Alıştırma seti ::
- a) Akaryakıt fiyatlarıyla ilgili metne göre şu ifadeler doğru mu: (i) Tüpraş'ın hammadde maliyeti son 20 ayda yüzde 32 arttı. (ii) Maliye, 2004'ün sonunda akaryakıttan aldığı vergi oranlarını düşürdü. (iii) Maliye, 20 ay sonunda litre başına yüzde 43 daha fazla vergi toplar oldu. Her biri için evet ya da hayır deyin ve kararı veren sözleri metinden aynen alıntılayın.
- b) Akaryakıt fiyatlarıyla ilgili metinde "Öyle ki zamlar" ile "çok üzerinde oldu." arasındaki bölümü, bu iki ifade de dahil olmak üzere aynen yazın.

Verilen metin ::
━━━
Rafineri çıkış fiyatlarına ağustos ayında ikinci defa zam yapılması, Türkiye'de akaryakıt ürünlerinin fiyatlarının belirlenme yönteminin kimin karına, kimin zararına işlediğini yeniden tartışmaya açtı. Tüpraş Genel Müdürü Hüsamettin Danış, dün herkesi petrol kullanımında tasarrufa davet ederken, akaryakıt fiyatlarına enflasyonun çok üzerinde yapılan zamların günahını çıkarmaya çalışıyor gibiydi. Çünkü dolar kuru istikrarlı seyrettiği için, çoğunlukla uluslararası piyasalardaki ham petrol fiyatlarındaki artışlar öne sürülerek yapılan zamlar aslında Tüpraş ve Maliye'ye yaradı.
Son 20 ayda hammadde
maliyeti yüzde 32 artan Tüpraş, akaryakıt ürünlerine yaklaşık yüzde 70 zam
yaptı. 2004'ün sonunda akaryakıttan aldığı vergi oranlarını sabitleyen Maliye
ise Tüpraş'ın yaptığı her zamda elde ettiği vergi gelirini daha da artırdı.
Öyle ki zamlar nedeniyle Maliye 20 ay sonunda litre başına yüzde 43 daha fazla
vergi toplar oldu. Bu da özellikle sanayicinin maliyetinin daha fazla artmasına
yol açtı.
Türkiye'nin seçime
gittiği tarih olan 2002 yılı Kasım ayı ile kıyaslandığında süper benzinin
rafineri satış fiyatları dolar bazında ikiye katlandı ve bu ürünü tüketen
herkesin cebinden çıkan para da aynı düzeyde arttı. Akaryakıtta uygulanan özel
tüketim vergisi (ÖTV), Enerji Piyasası Düzenleme Kurulu (EPDK) payı ve KDV
nedeniyle Maliye'nin gelirlerinde sağladığı artış da, son 20 aydaki enflasyon
gerçekleşmelerinin çok çok üzerinde oldu.
━━━
Uzamsal akıl yürütme veri kümesinden kayıtlar
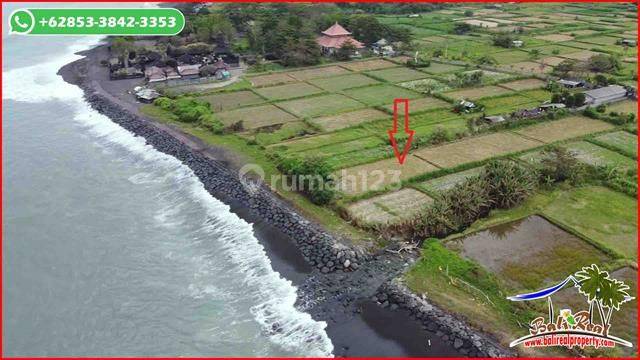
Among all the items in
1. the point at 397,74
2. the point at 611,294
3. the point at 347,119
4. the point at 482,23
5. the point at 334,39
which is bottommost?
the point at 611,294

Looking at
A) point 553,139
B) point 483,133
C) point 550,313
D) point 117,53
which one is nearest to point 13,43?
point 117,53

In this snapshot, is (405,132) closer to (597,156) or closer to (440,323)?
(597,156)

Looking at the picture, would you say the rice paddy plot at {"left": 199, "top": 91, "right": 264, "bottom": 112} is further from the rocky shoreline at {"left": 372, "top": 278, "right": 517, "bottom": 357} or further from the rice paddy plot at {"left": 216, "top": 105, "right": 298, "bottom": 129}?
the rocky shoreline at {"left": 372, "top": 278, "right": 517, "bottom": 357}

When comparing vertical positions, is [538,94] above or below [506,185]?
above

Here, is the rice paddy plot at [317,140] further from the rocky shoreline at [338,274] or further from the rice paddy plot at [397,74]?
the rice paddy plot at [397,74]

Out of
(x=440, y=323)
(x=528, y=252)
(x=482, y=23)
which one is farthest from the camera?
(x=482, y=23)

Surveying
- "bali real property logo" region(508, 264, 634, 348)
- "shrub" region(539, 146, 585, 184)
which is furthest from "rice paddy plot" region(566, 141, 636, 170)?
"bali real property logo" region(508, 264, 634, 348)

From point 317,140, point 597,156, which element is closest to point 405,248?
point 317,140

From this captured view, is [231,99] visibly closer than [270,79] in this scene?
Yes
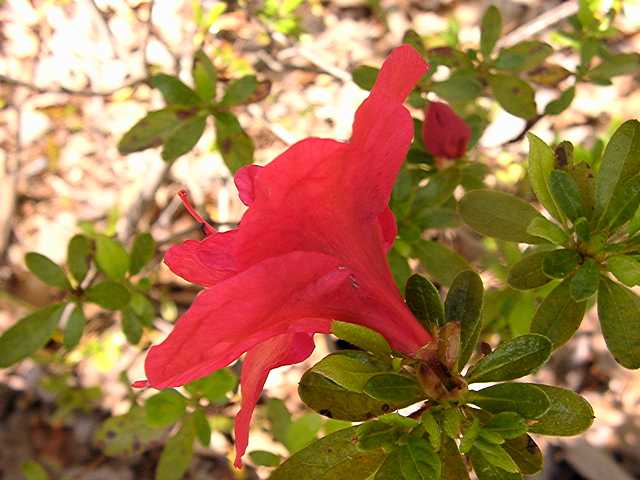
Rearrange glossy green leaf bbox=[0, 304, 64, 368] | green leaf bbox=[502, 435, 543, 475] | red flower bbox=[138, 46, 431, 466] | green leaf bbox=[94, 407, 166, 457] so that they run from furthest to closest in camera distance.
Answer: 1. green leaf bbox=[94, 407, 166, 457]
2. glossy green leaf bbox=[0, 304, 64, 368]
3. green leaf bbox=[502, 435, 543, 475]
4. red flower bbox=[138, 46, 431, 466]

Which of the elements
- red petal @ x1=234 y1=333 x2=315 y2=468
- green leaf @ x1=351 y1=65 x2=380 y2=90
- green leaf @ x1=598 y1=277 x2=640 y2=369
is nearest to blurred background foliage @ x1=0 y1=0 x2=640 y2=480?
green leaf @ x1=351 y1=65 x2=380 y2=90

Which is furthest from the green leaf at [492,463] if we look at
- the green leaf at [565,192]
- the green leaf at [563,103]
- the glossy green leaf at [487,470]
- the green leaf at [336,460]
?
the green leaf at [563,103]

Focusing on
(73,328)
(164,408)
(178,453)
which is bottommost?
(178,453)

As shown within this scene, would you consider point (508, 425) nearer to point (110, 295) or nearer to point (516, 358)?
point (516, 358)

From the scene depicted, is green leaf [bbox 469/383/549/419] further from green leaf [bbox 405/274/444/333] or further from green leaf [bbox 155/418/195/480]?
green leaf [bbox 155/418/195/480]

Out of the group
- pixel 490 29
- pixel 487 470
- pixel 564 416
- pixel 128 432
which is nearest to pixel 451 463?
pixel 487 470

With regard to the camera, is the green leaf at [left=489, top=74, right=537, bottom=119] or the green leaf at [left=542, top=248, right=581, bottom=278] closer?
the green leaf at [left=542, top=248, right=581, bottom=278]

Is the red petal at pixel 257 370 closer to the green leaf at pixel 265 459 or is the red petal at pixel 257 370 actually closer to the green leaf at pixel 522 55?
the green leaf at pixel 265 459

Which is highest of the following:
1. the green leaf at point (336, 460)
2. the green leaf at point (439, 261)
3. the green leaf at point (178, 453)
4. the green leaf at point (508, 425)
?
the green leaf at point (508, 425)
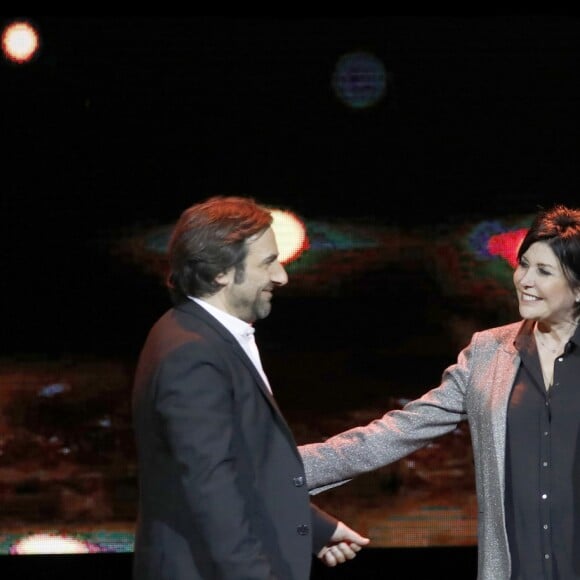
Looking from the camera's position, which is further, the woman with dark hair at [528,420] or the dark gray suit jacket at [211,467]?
━━━
Çözümlü cevaplar ::
- a)
(i) Evet: "maliyeti yüzde 32 artan Tüpraş"
(ii) Hayır: "2004'ün sonunda akaryakıttan aldığı vergi oranlarını sabitleyen Maliye"
(iii) Evet: "Maliye 20 ay sonunda litre başına yüzde 43 daha fazla"

- b)
Öyle ki zamlar nedeniyle Maliye 20 ay sonunda litre başına yüzde 43 daha fazla
vergi toplar oldu. Bu da özellikle sanayicinin maliyetinin daha fazla artmasına
yol açtı.
Türkiye'nin seçime
gittiği tarih olan 2002 yılı Kasım ayı ile kıyaslandığında süper benzinin
rafineri satış fiyatları dolar bazında ikiye katlandı ve bu ürünü tüketen
herkesin cebinden çıkan para da aynı düzeyde arttı. Akaryakıtta uygulanan özel
tüketim vergisi (ÖTV), Enerji Piyasası Düzenleme Kurulu (EPDK) payı ve KDV
nedeniyle Maliye'nin gelirlerinde sağladığı artış da, son 20 aydaki enflasyon
gerçekleşmelerinin çok çok üzerinde oldu.